For endpoints that reference resources by indirect identifiers (e.g., UUIDs stored in a mapping table), validate the mapping explicitly:

// Chi: safe handling of indirect references with API keys
app.get('/records/:refId', (req, res, next) => {
  const apiKey = req.get('X-API-Key');
  const principal = findPrincipalByKey(apiKey);
  if (!principal) {
    res.status(401).json({ error: 'Unauthorized' });
    return;
  }
  const refId = req.getParam('refId');
  // Fetch mapping record that ties refId to a principal
  const mapping = findMappingByRefIdAndPrincipal(refId, principal.id);
  if (!mapping) {
    res.status(403).json({ error: 'Forbidden' });
    return;
  }
  const data = fetchDataByMapping(mapping);
  res.json(data);
});

Here, the mapping table acts as an authorization layer, ensuring that a given reference can only be accessed by the principal to which it is linked. This pattern is effective for preventing enumeration and tampering with identifiers.

Additionally, avoid exposing internal IDs directly in URLs when possible; use opaque tokens or UUIDs that do not reveal sequence or ownership clues, but always pair them with server-side authorization checks tied to the API key’s principal. Combine these practices with logging and monitoring to detect anomalous access patterns, and consider integrating middleBrick to scan your Chi endpoints for IDOR and related issues as part of your CI/CD or continuous monitoring workflows.
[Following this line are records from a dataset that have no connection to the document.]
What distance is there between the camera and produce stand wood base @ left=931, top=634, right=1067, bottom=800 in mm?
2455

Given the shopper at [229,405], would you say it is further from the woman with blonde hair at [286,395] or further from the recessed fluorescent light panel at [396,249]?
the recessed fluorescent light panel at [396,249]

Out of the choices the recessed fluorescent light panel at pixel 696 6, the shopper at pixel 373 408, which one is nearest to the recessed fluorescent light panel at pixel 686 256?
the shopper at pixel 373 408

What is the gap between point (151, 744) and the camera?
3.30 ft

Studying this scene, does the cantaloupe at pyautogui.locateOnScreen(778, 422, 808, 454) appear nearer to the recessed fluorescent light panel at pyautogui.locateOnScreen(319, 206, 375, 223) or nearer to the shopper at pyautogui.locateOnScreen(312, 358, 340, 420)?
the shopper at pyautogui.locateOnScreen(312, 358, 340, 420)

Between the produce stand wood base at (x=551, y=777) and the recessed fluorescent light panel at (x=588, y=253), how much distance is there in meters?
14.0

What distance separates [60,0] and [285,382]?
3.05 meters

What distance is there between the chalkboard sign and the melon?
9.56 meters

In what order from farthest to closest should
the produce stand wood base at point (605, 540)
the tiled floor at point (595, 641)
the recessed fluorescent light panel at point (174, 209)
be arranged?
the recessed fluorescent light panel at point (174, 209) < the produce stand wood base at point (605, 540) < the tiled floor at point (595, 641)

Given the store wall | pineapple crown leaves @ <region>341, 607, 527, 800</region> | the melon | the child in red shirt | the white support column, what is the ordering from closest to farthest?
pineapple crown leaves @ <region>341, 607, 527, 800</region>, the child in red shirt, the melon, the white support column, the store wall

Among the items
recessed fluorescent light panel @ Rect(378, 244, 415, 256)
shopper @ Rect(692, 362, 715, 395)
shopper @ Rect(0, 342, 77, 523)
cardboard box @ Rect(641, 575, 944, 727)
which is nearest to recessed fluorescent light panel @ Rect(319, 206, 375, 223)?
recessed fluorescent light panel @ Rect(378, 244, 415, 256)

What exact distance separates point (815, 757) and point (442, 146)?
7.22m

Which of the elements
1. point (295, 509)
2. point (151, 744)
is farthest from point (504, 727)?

Related CWEs: bolaAuthorization

CWE IDNameSeverity
CWE-250Execution with Unnecessary Privileges HIGH
CWE-639Insecure Direct Object Reference CRITICAL
CWE-732Incorrect Permission Assignment HIGH

Frequently Asked Questions

Does using API keys in Chi automatically prevent IDOR?
No. API keys provide authentication (identifying the caller) but do not enforce authorization (what the caller is allowed to do). You must add explicit checks that the resource requested belongs to the principal associated with the API key.
How can I test my Chi endpoints for IDOR with API keys?
Use an authenticated request with a valid API key and try accessing another user’s resource by changing the object identifier (e.g., :id). If the server returns data without verifying ownership, the endpoint is vulnerable to IDOR.